• Task goal:
Render every entry verbatim.

• Exercise inputs:

** Begin **

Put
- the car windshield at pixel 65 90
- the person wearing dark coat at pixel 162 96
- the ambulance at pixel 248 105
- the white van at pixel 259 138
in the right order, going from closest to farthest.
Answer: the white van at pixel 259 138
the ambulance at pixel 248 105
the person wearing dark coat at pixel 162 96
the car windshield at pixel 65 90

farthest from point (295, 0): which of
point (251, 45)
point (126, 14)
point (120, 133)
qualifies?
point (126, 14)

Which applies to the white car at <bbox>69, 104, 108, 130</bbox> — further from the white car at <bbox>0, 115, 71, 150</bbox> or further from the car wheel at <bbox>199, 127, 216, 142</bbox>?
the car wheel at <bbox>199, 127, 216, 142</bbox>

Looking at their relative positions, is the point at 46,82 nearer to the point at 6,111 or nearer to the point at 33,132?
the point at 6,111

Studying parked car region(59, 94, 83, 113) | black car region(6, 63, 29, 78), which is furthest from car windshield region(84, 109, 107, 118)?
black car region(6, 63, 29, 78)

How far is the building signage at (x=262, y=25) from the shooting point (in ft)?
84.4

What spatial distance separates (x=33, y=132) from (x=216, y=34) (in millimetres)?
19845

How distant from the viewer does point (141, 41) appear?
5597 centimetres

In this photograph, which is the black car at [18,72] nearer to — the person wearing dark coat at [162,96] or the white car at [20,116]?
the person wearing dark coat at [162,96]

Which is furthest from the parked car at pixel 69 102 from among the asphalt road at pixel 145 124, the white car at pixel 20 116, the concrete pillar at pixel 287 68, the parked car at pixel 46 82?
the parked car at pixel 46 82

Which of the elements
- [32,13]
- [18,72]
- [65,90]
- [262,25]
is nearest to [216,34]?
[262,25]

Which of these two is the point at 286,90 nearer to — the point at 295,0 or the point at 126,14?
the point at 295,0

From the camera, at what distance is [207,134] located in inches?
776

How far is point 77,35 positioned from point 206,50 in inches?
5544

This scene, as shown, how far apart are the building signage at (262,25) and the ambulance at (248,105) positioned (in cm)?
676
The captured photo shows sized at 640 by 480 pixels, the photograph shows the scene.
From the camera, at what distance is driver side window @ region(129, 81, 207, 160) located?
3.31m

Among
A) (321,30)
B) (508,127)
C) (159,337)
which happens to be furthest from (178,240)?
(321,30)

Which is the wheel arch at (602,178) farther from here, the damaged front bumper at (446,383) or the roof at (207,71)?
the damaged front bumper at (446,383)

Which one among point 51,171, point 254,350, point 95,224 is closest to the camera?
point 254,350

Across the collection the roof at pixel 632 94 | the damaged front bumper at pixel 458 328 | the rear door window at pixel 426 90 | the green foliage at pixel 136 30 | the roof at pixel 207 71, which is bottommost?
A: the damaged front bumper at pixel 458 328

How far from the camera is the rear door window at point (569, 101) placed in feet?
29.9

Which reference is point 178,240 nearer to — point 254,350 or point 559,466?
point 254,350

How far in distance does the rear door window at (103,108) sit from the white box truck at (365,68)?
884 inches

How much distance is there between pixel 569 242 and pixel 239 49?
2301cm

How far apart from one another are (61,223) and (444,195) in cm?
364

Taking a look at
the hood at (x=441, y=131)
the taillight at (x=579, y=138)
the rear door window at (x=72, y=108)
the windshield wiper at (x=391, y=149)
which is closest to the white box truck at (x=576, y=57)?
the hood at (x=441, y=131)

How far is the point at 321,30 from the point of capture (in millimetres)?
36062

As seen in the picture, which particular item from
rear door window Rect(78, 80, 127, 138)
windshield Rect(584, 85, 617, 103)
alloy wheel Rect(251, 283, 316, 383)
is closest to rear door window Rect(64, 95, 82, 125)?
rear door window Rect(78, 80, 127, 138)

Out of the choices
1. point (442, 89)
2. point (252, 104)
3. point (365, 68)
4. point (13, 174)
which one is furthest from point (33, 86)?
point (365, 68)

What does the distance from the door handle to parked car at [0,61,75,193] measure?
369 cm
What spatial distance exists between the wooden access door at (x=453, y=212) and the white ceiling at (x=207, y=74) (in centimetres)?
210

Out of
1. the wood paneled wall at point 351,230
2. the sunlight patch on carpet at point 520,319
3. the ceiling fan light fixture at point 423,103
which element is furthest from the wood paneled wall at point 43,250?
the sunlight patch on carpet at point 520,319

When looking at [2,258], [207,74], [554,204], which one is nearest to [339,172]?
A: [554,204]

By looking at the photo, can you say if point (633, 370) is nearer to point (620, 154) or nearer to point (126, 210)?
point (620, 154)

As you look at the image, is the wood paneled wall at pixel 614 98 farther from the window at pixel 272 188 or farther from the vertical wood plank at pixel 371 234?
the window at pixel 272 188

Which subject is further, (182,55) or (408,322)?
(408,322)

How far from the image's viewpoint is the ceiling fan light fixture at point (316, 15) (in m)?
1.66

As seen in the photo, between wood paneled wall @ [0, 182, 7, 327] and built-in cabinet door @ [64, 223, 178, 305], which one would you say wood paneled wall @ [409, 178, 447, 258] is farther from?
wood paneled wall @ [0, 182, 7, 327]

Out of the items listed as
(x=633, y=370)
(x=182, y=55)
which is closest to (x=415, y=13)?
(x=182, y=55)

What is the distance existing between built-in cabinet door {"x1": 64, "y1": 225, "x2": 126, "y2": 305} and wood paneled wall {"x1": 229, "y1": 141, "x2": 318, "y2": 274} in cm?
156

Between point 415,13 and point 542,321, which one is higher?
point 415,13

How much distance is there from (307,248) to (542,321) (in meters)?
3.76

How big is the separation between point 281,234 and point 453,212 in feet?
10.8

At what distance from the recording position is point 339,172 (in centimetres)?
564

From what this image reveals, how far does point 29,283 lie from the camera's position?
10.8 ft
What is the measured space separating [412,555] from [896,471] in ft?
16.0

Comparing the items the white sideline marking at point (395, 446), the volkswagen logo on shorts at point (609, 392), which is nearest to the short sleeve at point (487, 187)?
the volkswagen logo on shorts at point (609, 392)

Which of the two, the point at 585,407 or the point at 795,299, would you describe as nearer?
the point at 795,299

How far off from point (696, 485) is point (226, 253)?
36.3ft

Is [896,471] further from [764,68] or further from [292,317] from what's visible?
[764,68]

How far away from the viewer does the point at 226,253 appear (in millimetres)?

** End **

• Final answer:
Put
- the car windshield at pixel 65 90
- the person wearing dark coat at pixel 162 96
- the ambulance at pixel 248 105
- the white van at pixel 259 138
in the right order, going from closest to farthest.
Answer: the white van at pixel 259 138
the ambulance at pixel 248 105
the person wearing dark coat at pixel 162 96
the car windshield at pixel 65 90

farthest from point (295, 0): which of
point (251, 45)
point (126, 14)
point (120, 133)
qualifies?
point (126, 14)

Which applies to the white car at <bbox>69, 104, 108, 130</bbox> — further from the white car at <bbox>0, 115, 71, 150</bbox> or further from the car wheel at <bbox>199, 127, 216, 142</bbox>?
the car wheel at <bbox>199, 127, 216, 142</bbox>

Looking at their relative positions, is the point at 46,82 nearer to the point at 6,111 or nearer to the point at 33,132?
the point at 6,111

Studying parked car region(59, 94, 83, 113) | black car region(6, 63, 29, 78), which is furthest from car windshield region(84, 109, 107, 118)?
black car region(6, 63, 29, 78)

How far is the building signage at (x=262, y=25) from the shooting point (in ft)?
84.4

What spatial distance separates (x=33, y=132) from (x=216, y=34) (in millimetres)?
19845

How distant from the viewer does point (141, 41) appear?
5597 centimetres

In this photograph, which is the black car at [18,72] nearer to — the person wearing dark coat at [162,96] or the white car at [20,116]?
the person wearing dark coat at [162,96]

Which is furthest from the parked car at pixel 69 102 from among the asphalt road at pixel 145 124, the white car at pixel 20 116, the concrete pillar at pixel 287 68, the parked car at pixel 46 82?
the parked car at pixel 46 82

Which of the elements
- [32,13]
- [18,72]
- [65,90]
- [262,25]
is nearest to [216,34]?
[262,25]

Which of these two is the point at 286,90 nearer to — the point at 295,0 or the point at 126,14?
the point at 295,0

From the camera, at what distance is [207,134] located in inches?
776

How far is point 77,35 positioned from point 206,50 in inches?
5544

This scene, as shown, how far apart are the building signage at (262,25) and the ambulance at (248,105) positioned (in cm)?
676
The captured photo shows sized at 640 by 480 pixels, the photograph shows the scene.
From the camera, at what distance is driver side window @ region(129, 81, 207, 160) located?
3.31m

Among
A) (321,30)
B) (508,127)
C) (159,337)
which happens to be furthest from (178,240)?
(321,30)

Which is the wheel arch at (602,178) farther from here, the damaged front bumper at (446,383) or the roof at (207,71)?
the damaged front bumper at (446,383)

Which one among point 51,171, point 254,350, point 95,224 is closest to the camera?
point 254,350

Across the collection the roof at pixel 632 94 | the damaged front bumper at pixel 458 328 | the rear door window at pixel 426 90 | the green foliage at pixel 136 30 | the roof at pixel 207 71, which is bottommost?
A: the damaged front bumper at pixel 458 328

How far from the camera is the rear door window at point (569, 101) placed in feet?
29.9

Which reference is point 178,240 nearer to — point 254,350 or point 559,466?
point 254,350

How far in distance does the rear door window at (103,108) sit from the white box truck at (365,68)?
884 inches

How much distance is there between pixel 569 242 and pixel 239 49?
2301cm

How far apart from one another are (61,223) and (444,195) in cm?
364

Taking a look at
the hood at (x=441, y=131)
the taillight at (x=579, y=138)
the rear door window at (x=72, y=108)
the windshield wiper at (x=391, y=149)
which is closest to the white box truck at (x=576, y=57)?
the hood at (x=441, y=131)

How far is the point at 321,30 from the point of capture (in millimetres)?
36062

As seen in the picture, which particular item from
rear door window Rect(78, 80, 127, 138)
windshield Rect(584, 85, 617, 103)
alloy wheel Rect(251, 283, 316, 383)
is closest to rear door window Rect(64, 95, 82, 125)?
rear door window Rect(78, 80, 127, 138)

Out of the choices
1. point (442, 89)
2. point (252, 104)
3. point (365, 68)
4. point (13, 174)
which one is furthest from point (33, 86)?
point (365, 68)

What does the distance from the door handle to parked car at [0,61,75,193] measure?
369 cm
What spatial distance exists between the wooden access door at (x=453, y=212) and the white ceiling at (x=207, y=74) (in centimetres)?
210

Out of
1. the wood paneled wall at point 351,230
2. the sunlight patch on carpet at point 520,319
3. the ceiling fan light fixture at point 423,103
which element is furthest from the wood paneled wall at point 43,250?
the sunlight patch on carpet at point 520,319

When looking at [2,258], [207,74], [554,204], which one is nearest to [339,172]?
A: [554,204]

By looking at the photo, can you say if point (633, 370) is nearer to point (620, 154) or nearer to point (126, 210)?
point (620, 154)

As you look at the image, is the wood paneled wall at pixel 614 98 farther from the window at pixel 272 188 or farther from the vertical wood plank at pixel 371 234?
the window at pixel 272 188

Which subject is further, (182,55) or (408,322)?
(408,322)

How far from the image's viewpoint is the ceiling fan light fixture at point (316, 15) (in m)?
1.66

As seen in the photo, between wood paneled wall @ [0, 182, 7, 327] and built-in cabinet door @ [64, 223, 178, 305], which one would you say wood paneled wall @ [409, 178, 447, 258] is farther from?
wood paneled wall @ [0, 182, 7, 327]

Out of the items listed as
(x=633, y=370)
(x=182, y=55)
which is closest to (x=415, y=13)?
(x=182, y=55)

What is the distance existing between built-in cabinet door {"x1": 64, "y1": 225, "x2": 126, "y2": 305} and wood paneled wall {"x1": 229, "y1": 141, "x2": 318, "y2": 274} in cm?
156

Between point 415,13 and point 542,321, which one is higher?
point 415,13

How much distance is there from (307,248) to (542,321) (in meters)?
3.76

How big is the separation between point 281,234 and point 453,212 in feet?
10.8

At what distance from the recording position is point 339,172 (in centimetres)?
564

From what this image reveals, how far does point 29,283 lie from the camera's position?
10.8 ft
What is the measured space separating [412,555] from [896,471] in ft?
16.0

Comparing the items the white sideline marking at point (395, 446), the volkswagen logo on shorts at point (609, 392), which is nearest to the short sleeve at point (487, 187)?
the volkswagen logo on shorts at point (609, 392)

Which of the two, the point at 585,407 or the point at 795,299, would you describe as nearer?
the point at 795,299

How far off from point (696, 485) is point (226, 253)?
36.3ft

Is [896,471] further from [764,68] or further from [292,317] from what's visible?
[764,68]

How far away from the viewer does the point at 226,253 appear (in millimetres)?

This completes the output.